= Text shown =

* begin *

Zia ur Rehman:
Be it Swat, Bajaur, Mohmand, Orakzai or Dir – all areas supposedly “cleared” of militants by the army, clearly aren’t
Despite the government’s announcement that its military offensive in the mountainous regions of Swat, Dir, Bajaur and Mohmand areas of northwest Pakistan had succeeded in securing the region, recent subversive attacks by militants of the Tehrik-e-Taliban Pakistan (TTP) have not only belied the military’s claims but have also whipped up fear among local residents. The attacks make it clear that the militants, who had dispersed and fled to Afghanistan and the adjacent tribal areas during the operation, are regrouping and trying to regain a foothold in the region.
Although local tribal elders and military officials agree that the resurgent Taliban are not in a position to regain control in Swat, Dir and other tribal areas, there is a fear that they will restrict their battle to hit-and-run tactics — an ideal approach to guerrilla warfare, one suited to the region’s rugged terrain. After regrouping inside Afghanistan, the TTP, which was on the run a year ago, is now staging well-coordinated and lethal attacks in different parts of FATA.
The most recent reminder of this trend is, of course, the Taliban’s attack on Malala Yousafzai, a 15-year girl who had earned international fame for blogging about the reign of terror in Swat in 2008 and 2009, while she was returning from her school in Mingora, Swat. Malala’s attackers shot her in broad daylight and fled without being caught, although there was a check post in the vicinity.
Although Swat was known, within the country and without, for its scenic beauty, the name became more synonymous with terror for viewing audiences across the world following the emergence of the Taliban, led by Maulana Fazlullah, in the 2008 and 2009 and the subsequent Pakistani military operations in the valley. Bloodshed and atrocities followed, causing the army to launch a military operation named Rah-e-Raast against the militants in April, 2009. The government confidently claimed that militants were wiped out from the valley in a successful military operation.
However, local tribal elders and experts suggest that only the lower cadre of the militants were arrested or killed by the security forces in Swat operation, and that Fazlullah and his key lieutenants, along with a number of armed fighters, managed to flee securely into the Kunar and Nuristan provinces of Afghanistan during the operation. Now they are staging a resurgence by carrying out cross-border attacks in bordering areas of Dir, Bajaur and Mohmand agencies. Militants stage attacks on Pakistani soil and go back to their safe havens inside Afghanistan. In 2011, security in the border areas remained volatile, with 69 reported clashes and cross-border attacks, which killed 225 people, according to Pakistan Security report 2011, prepared by Pak Institute for Peace Studies (PIPS), an Islamabad-based think-tank. Pakistani military commander Major General Ghulam Qamar asserted that since February 2012, there have been 17 major cross-border incursions where Pakistani Taliban fighters entered Pakistan from Afghanistan to attack Pakistani interests.

* end *

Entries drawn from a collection
* begin *

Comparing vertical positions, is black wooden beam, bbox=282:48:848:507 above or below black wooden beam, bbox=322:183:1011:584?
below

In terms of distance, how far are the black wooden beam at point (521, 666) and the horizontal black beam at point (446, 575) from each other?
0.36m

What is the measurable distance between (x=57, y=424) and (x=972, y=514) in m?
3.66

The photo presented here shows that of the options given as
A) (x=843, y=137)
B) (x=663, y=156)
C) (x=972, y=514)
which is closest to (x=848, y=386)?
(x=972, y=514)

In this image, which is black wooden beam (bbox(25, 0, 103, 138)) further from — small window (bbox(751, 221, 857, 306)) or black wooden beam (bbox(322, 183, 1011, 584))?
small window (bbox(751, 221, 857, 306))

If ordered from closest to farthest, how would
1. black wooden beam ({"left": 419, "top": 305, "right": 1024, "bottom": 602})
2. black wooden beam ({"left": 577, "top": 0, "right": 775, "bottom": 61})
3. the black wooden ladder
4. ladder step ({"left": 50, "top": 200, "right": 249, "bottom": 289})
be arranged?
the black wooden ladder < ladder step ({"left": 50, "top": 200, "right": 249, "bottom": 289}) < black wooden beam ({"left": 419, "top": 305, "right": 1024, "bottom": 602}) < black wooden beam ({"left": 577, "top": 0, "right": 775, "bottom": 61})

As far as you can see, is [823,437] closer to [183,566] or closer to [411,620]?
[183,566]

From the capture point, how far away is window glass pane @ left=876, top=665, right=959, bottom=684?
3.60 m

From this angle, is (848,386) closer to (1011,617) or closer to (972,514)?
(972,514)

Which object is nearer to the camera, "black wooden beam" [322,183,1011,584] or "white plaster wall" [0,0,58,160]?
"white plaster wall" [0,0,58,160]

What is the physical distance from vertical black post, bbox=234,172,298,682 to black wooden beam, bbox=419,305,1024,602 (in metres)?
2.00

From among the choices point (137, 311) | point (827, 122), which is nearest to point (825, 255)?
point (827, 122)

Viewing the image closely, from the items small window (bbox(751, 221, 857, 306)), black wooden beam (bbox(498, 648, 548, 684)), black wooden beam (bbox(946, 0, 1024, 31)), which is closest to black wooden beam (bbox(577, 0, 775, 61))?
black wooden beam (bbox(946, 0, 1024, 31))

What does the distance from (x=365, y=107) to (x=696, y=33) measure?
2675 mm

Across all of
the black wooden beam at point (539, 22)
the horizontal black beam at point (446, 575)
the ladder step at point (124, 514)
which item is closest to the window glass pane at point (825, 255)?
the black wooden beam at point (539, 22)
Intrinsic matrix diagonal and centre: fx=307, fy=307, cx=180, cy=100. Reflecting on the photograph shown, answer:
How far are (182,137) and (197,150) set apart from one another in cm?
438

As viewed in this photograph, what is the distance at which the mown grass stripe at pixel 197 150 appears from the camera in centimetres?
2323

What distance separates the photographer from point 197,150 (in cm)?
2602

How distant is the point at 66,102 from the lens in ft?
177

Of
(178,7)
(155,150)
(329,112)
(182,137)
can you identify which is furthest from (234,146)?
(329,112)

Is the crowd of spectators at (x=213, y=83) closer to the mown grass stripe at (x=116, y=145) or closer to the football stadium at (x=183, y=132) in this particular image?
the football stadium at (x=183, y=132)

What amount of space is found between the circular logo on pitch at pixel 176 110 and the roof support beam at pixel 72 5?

* end *

= Instructions =
(a) In the article on Taliban attacks in northwest Pakistan, what name did the army give the military operation it launched against the militants in April 2009?
(b) Please write out the passage of the article on Taliban attacks in northwest Pakistan starting with "The most recent" and going on through "in the vicinity.".
(c) Extend the article on Taliban attacks in northwest Pakistan beyond its final sentence.
The records play no part in this work.

= Results for the exercise =
(a) Rah-e-Raast

(b)
The most recent reminder of this trend is, of course, the Taliban’s attack on Malala Yousafzai, a 15-year girl who had earned international fame for blogging about the reign of terror in Swat in 2008 and 2009, while she was returning from her school in Mingora, Swat. Malala’s attackers shot her in broad daylight and fled without being caught, although there was a check post in the vicinity.

(c)
Security officials and local tribal elders suggest that cross-border attacks in Pakistani territory have been carried out by the militants belonging to Swat, Dir and Bajaur chapters of TTP with help from Afghan militants. Sirajuddin, spokesperson for the TTP’s chapter for the Malakand division, said that Fazlullah is leading the militants’ attacks from Afghanistan’s border provinces and is in touch with fighters in the Malakand division. He claimed that Fazlullah is commanding over a thousand diehard fighters who regularly move across the porous border.
Police officials in Swat say the attack on Malala was carried out by the militants loyal to Mullah Fazlullah. Law-enforcement agencies in Swat have arrested several suspects, but the mastermind of the attack – identified as Ataullah, a resident of Sangota area, is said to have fled to Afghanistan. Sources in the police say that the suspects were aged between 20 and 30 and were not involved in militancy at the time when the Fazlullah-led militants held sway in Swat.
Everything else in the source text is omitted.